Dangereuse hypnose
Elle a fuit la grande maison et les palabres qui n'en finissent plus. Il est question de l'opportunité de rénover la toiture de certaines maisons d'une part, et de la façon de s'y prendre, d'autre part, de nouvelles techniques ayant été développées chez des tribus voisines. Elle soupçonne certaines faiseuses de pousser à la rénovation pour pouvoir tester lesdites techniques. Cependant, compte tenu du fait qu'elles seules sont en mesure d'estimer le degré de dégradation du chaume, le débat est stérile à ses yeux. De toute façon, elle ne peut rien y apporter qu'elle n'ait déjà manifesté. Elle préfère les laisser à leurs discussions et partir goûter la joie de cet après-midi ensoleillé.

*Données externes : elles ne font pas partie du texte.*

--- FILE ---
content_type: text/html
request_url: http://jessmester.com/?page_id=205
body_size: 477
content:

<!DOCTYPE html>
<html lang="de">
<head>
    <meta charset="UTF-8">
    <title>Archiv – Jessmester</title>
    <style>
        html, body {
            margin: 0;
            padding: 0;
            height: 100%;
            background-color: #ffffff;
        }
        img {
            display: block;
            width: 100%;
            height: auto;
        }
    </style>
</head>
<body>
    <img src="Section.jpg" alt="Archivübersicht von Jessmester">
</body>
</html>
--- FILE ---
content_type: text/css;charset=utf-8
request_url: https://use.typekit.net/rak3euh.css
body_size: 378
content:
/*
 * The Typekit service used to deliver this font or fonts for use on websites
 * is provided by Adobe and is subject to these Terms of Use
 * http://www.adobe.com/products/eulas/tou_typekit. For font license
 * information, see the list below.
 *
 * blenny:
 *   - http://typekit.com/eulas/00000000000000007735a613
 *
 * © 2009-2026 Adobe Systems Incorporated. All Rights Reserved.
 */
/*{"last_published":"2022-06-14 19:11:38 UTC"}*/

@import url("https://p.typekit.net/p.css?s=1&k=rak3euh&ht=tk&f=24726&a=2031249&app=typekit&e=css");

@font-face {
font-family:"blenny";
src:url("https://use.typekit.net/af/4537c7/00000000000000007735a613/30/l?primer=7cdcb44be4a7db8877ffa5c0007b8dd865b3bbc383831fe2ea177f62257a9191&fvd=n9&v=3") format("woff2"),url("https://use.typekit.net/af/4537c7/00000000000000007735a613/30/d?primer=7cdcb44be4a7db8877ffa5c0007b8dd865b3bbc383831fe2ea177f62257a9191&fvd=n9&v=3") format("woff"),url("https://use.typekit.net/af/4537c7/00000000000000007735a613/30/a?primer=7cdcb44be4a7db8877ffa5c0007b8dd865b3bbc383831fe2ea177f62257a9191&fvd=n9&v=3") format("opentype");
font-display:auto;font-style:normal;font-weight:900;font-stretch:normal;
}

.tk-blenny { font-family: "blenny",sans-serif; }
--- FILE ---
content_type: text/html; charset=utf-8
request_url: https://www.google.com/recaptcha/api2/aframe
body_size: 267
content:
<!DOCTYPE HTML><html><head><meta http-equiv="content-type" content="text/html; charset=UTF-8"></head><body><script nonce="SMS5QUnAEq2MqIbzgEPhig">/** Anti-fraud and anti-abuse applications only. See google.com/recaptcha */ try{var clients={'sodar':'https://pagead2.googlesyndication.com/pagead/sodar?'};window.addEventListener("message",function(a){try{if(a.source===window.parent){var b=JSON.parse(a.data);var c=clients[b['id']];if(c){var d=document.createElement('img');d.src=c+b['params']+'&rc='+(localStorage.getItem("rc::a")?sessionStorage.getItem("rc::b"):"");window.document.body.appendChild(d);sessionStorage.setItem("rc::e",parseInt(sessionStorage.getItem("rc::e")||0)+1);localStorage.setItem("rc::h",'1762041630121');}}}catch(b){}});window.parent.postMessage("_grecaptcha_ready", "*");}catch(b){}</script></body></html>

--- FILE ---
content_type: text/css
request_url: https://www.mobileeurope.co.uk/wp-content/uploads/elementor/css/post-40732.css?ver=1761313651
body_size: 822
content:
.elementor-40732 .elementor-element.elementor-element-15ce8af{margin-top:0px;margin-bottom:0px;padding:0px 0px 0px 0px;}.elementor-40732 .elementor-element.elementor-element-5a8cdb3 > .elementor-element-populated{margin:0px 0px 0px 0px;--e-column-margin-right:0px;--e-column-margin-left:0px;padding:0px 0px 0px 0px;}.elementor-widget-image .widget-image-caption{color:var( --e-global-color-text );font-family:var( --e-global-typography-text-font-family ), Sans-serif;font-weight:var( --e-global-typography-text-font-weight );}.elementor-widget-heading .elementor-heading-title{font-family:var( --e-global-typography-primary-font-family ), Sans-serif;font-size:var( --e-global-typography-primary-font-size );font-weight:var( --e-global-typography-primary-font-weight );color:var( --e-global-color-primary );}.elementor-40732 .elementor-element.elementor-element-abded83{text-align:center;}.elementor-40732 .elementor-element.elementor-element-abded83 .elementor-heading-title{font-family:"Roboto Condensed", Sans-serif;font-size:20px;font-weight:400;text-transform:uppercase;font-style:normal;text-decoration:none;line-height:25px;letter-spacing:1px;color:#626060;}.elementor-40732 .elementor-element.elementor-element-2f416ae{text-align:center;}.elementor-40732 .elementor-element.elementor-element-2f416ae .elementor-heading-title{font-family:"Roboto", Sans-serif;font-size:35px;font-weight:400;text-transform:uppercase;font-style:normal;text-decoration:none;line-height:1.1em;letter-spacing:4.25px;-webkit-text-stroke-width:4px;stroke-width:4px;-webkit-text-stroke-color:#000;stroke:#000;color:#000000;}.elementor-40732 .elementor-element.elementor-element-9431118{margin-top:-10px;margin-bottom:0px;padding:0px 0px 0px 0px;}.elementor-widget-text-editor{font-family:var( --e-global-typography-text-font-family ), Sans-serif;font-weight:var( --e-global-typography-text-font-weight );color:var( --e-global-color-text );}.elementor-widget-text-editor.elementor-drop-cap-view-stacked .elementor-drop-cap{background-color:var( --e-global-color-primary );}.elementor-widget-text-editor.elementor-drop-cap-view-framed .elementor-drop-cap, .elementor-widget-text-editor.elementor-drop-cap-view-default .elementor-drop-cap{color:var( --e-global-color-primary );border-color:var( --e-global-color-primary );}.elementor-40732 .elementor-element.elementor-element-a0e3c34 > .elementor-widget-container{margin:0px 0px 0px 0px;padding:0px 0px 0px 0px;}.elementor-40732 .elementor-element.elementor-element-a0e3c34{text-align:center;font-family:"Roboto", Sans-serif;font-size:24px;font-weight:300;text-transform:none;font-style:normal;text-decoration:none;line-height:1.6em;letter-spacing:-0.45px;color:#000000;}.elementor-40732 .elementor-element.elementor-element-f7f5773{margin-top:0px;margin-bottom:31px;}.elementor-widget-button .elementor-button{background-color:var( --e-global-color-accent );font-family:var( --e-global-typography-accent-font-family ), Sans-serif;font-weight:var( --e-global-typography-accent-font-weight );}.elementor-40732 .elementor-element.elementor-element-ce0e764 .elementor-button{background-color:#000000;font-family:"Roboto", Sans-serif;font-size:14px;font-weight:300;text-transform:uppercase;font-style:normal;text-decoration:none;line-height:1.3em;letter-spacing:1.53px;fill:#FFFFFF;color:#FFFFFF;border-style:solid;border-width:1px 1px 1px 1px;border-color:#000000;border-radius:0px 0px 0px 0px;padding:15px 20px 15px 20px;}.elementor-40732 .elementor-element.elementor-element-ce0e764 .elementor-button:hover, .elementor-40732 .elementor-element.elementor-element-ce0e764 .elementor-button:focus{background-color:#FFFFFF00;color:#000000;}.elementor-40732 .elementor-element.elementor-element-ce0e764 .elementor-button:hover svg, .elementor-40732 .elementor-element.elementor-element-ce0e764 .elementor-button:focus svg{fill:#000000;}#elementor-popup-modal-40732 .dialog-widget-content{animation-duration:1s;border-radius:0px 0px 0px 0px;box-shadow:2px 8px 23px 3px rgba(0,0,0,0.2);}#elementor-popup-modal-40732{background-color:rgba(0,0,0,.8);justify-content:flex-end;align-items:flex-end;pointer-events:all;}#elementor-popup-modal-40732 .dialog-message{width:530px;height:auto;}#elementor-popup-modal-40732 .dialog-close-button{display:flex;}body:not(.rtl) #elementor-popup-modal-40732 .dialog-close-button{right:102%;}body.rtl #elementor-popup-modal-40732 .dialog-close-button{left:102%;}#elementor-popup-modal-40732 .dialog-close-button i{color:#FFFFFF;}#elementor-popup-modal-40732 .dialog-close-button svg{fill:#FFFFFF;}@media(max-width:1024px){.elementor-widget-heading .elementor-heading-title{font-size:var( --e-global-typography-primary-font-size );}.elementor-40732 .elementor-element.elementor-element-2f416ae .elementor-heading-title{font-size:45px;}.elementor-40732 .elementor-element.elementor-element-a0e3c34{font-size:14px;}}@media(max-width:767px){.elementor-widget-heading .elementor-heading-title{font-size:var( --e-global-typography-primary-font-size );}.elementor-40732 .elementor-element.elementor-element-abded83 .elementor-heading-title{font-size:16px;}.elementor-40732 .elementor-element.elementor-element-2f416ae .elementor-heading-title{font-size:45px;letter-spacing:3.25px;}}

Le soleil a passé le milieu du ciel et entame sa lente descente vers le soir. Elle ressent curieusement cette énergie descendante, alors que l'activité bat son plein au cœur du campement. Cette discordance la pousse à s'éloigner et à grimper le long d'une haie de houx vers le sommet d'une colline proche. Couronnée par un petit bois de hêtres, elle offre un îlot de calme et de fraîcheur. Elle cherche un endroit où s'installer pour une petite sieste, quand un éclair roux au coin de son œil l'immobilise.
Elle saisit du regard la petite présence et la suit jusqu'à un arbre creux. Le tronc est fin et haut encore d'un bon mètre. Elle observe pendant un long moment l'écureuil le vider de son contenu, petit ramoneur des bois qui prépare sans doute le terrain pour de futures provisions.
Ses aller-retours vers un taillis l'hypnotisent insidieusement, et bientôt c'est Vera, une des faiseuses, qui transporte du chaume à moitié pourri ressemblant à des feuilles moisies, dégageant l'ouverture du tronc, non, de la maison des anciennes. Les deux images se superposent sans cesse, et faute d'avoir senti venir la vision, son esprit commence à se disloquer. Elle n'était pas prête, pas ancrée. Son corps privé de contrôle est pris de tressaillements, son regard fixe se voile, et elle s'écroule brusquement, effrayant le petit rongeur qui s'enfuit.
Arrivant à tire d'ailes du fond de l'horizon, poussé par une présence lumineuse, un corbeau se pose près d'elle et entreprend aussitôt de frapper sa cuisse de son bec acéré. Une blessure, puis deux, le sang coule et vient se perdre dans le tapis de feuilles. Voyant le corps toujours immobile, le corbeau grimpe sur le torse, vient se placer devant le visage. Dans un mouvement retenu, il donne un seul coup de bec exactement entre les deux yeux, laissant juste perler une goutte de sang, et pousse un croassement. Alors les yeux de la jeune fille se ferment, une grimace contracte son visage et reprenant possession de son corps, elle s'enroule en position foetale et laisse couler des larmes de douleur. Rassuré, le corbeau s'envole et se met à tourner au-dessus du bois en poussant des croassements puissants, pour se faire entendre du campement. Enfin, lorsqu'il voit deux silhouettes se détacher d'un groupe et se diriger vers lui, il s'éloigne et retourne vers l'horizon.